I am conducting benchmarking of Ceph object storage, per the workflow, I ingested 500 Million S3 64K objects into the cluster (EC 4+2 data pool).
Due to some unrelated reason, i had to delete all the objects from the cluster. So the best quickest ways was to delete the entire RGW data pool containing 500 Million objects. As soon as i did that, i found CPU reaching to 99% on all Ceph OSD nodes. At the same time observed 100% NVMe (bluestore device) across all devices on all OSD nodes.
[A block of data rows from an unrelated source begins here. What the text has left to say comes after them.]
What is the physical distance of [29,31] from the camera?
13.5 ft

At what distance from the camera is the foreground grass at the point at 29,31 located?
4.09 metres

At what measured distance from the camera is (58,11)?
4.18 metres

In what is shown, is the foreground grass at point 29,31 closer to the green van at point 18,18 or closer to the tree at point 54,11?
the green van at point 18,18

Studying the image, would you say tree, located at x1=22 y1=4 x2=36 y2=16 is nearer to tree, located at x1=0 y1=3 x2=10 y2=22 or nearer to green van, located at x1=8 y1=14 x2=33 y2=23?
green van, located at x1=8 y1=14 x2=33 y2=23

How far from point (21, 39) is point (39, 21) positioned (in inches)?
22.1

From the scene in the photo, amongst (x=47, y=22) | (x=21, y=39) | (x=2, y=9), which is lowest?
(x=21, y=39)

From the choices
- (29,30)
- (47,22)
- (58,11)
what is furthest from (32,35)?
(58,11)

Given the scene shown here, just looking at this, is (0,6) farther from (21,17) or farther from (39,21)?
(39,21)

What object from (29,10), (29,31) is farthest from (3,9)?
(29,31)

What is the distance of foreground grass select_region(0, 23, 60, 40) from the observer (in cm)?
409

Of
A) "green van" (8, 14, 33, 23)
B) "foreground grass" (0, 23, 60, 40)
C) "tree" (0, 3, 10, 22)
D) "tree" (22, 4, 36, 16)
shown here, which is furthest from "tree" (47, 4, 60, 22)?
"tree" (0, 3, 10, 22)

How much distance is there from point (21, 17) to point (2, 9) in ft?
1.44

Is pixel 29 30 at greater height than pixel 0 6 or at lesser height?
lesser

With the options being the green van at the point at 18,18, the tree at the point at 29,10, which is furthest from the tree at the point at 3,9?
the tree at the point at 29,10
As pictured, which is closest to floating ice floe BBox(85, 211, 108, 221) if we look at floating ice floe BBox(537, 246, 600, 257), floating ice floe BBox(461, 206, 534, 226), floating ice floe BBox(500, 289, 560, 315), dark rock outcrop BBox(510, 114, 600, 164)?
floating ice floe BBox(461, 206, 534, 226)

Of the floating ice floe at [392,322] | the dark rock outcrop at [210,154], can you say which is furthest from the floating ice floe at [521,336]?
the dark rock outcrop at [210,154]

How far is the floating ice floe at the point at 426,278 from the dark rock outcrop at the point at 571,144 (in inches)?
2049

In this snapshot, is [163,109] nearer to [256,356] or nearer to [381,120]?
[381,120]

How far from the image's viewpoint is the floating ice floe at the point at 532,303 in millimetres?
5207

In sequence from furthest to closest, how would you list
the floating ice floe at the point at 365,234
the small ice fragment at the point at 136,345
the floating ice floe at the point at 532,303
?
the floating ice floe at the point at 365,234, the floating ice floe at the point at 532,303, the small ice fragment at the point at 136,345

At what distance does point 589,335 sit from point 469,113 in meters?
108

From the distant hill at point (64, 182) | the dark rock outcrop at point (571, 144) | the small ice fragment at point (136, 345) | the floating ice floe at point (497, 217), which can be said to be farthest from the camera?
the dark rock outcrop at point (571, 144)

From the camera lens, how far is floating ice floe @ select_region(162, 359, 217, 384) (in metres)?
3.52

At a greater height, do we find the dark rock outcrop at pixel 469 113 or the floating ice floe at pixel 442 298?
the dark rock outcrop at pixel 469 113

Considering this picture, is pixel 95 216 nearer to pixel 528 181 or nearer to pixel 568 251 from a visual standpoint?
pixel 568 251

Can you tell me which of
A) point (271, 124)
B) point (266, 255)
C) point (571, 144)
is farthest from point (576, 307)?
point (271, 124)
Upon further investigation, found that
- NVMe are 100% utilized because of insane read IOs (almost no write IO)
- This is causing super high IO WAIT on the CPU, causing CPU saturation too
- The OSD devices (HDD) were idle, not doing anything.
I left the system like this for another 8 hours (overnight), later next morning the system still was unusable, 100% CPU utilization, 100% NVMe utilization. As i was running short on time, i had to purge (PV,VG,LV) and re-deploy the entire cluster
Version-Release number of selected component (if applicable):
RHCS 4.1
How reproducible:
ALWAYS
Steps to Reproduce:
1. Fill Ceph cluster pools with high amount of objects (ex : 500 Million)
2. delete the pool which is storing those 500M objects
3. Check OSd nodes CPU utilization, NVME (Bluestore) utilization
Actual results:
Deleting large pool, causing CPU / NVMe saturation. Making the cluster unusable
Expected results:
After deleting pools (i.e all the underlying PG), Ceph cluster should reclaim all the capacity in a several minutes (if not instantaneously) and should not impact CPU / NVMe devices utilization.
Best would be if a user deletes a pool, ceph will just logically skip those blocks and just overwrite those at the time of writing the data ? (Just a thought)
Additional info:
Comment 1RHEL Program Management
2020-05-25 15:54:49 UTC
Deletion of radosgw objects is very expensive. This will be mitigated by moving RGW's bucket index out of omap and longer term improved for small objects in general with seastore. In the short term the fastest thing to do is redeploy the cluster - there's no way to easily delete everything.